What you will do:
Go through the material below, noting each line where the string "start" appears, and give only the total.

Dataset records:

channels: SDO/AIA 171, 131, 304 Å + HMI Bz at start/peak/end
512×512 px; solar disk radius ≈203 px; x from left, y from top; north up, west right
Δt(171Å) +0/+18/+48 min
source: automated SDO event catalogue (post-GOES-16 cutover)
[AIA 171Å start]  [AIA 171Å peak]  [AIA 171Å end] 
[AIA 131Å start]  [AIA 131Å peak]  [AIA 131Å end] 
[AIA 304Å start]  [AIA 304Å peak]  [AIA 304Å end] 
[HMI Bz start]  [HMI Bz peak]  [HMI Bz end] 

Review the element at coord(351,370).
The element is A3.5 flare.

Answer to this exercise:
5